- **本文**:
* * *
自ら起業したり、自分がリーダーを務める部署が独立したりするなどすれば、事業だけではなく経営についても考えなければならなくなります。しかし実務の経験は積んできたものの、経営経験はない方も多いことでしょう。
お金の管理には苦手意識があり「財務三表」なんてさっぱりわからないが、社会人として今さら聞けない、それでも経営のためには最低限の会計知識を身につけなければ…などとお悩みではありませんか。
この記事を読めば、「財務三表」について図解入りでわかりやすく説明しているため、「財務三表」とはどんなものか、経営にどう役に立つのかがわかることでしょう。ぜひ参考にしてみてください。
- 目次 -
財務三表ってなに?
財務三表とは、いくつかある財務諸表のうち特に重要とされる3つの書類「損益計算書」「貸借対照表」「キャッシュフロー計算書」を指します。
ここでは財務諸表の種類と、そのうち「財務三表」として重要とされる3つの書類の内容や経営への活かし方について解説します。
* * *
- **データ一覧**:
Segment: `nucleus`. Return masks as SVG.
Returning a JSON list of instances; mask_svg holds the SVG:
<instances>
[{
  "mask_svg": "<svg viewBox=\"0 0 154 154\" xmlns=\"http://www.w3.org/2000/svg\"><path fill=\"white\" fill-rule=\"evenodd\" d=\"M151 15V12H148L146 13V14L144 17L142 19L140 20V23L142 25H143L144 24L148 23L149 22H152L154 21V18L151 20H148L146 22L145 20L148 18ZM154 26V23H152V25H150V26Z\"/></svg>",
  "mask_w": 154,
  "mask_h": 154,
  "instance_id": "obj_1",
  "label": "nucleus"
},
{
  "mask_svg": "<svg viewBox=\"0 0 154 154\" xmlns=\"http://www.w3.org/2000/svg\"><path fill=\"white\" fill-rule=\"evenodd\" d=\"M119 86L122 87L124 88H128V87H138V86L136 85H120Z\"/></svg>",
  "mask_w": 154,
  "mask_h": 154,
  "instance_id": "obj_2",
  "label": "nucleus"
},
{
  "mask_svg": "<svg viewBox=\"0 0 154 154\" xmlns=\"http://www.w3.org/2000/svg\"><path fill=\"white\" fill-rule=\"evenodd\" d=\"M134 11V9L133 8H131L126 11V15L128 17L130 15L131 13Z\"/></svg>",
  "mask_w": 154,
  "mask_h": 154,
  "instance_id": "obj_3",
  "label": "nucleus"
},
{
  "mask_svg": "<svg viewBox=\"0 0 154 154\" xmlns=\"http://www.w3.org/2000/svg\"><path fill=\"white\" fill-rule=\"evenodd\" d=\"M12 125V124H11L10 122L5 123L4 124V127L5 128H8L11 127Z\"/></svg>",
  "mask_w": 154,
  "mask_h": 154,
* * *
- **目的 A**:
本文をもとに、次の問いに答えること。
(i) 財務三表とされる3つの書類は何か。
(ii) 「財務三表」をどのように説明していると書かれているか。
(iii) どのような場合に、事業だけでなく経営についても考えなければならなくなるとされているか。
- **目的 B**:
本文の「自ら起業したり、自分がリーダ」から「ュフロー計算書」を指します。」までを、一字一句変えずに書き写すこと。
データはこの作業には関係しない。

- **想定解答 A**:
(i) 損益計算書、貸借対照表、キャッシュフロー計算書
(ii) 図解入りでわかりやすく説明している。
(iii) 自ら起業したり、自分がリーダーを務める部署が独立したりするなどした場合

- **想定解答 B**:
自ら起業したり、自分がリーダーを務める部署が独立したりするなどすれば、事業だけではなく経営についても考えなければならなくなります。しかし実務の経験は積んできたものの、経営経験はない方も多いことでしょう。
お金の管理には苦手意識があり「財務三表」なんてさっぱりわからないが、社会人として今さら聞けない、それでも経営のためには最低限の会計知識を身につけなければ…などとお悩みではありませんか。
この記事を読めば、「財務三表」について図解入りでわかりやすく説明しているため、「財務三表」とはどんなものか、経営にどう役に立つのかがわかることでしょう。ぜひ参考にしてみてください。
- 目次 -
財務三表ってなに?
財務三表とは、いくつかある財務諸表のうち特に重要とされる3つの書類「損益計算書」「貸借対照表」「キャッシュフロー計算書」を指します。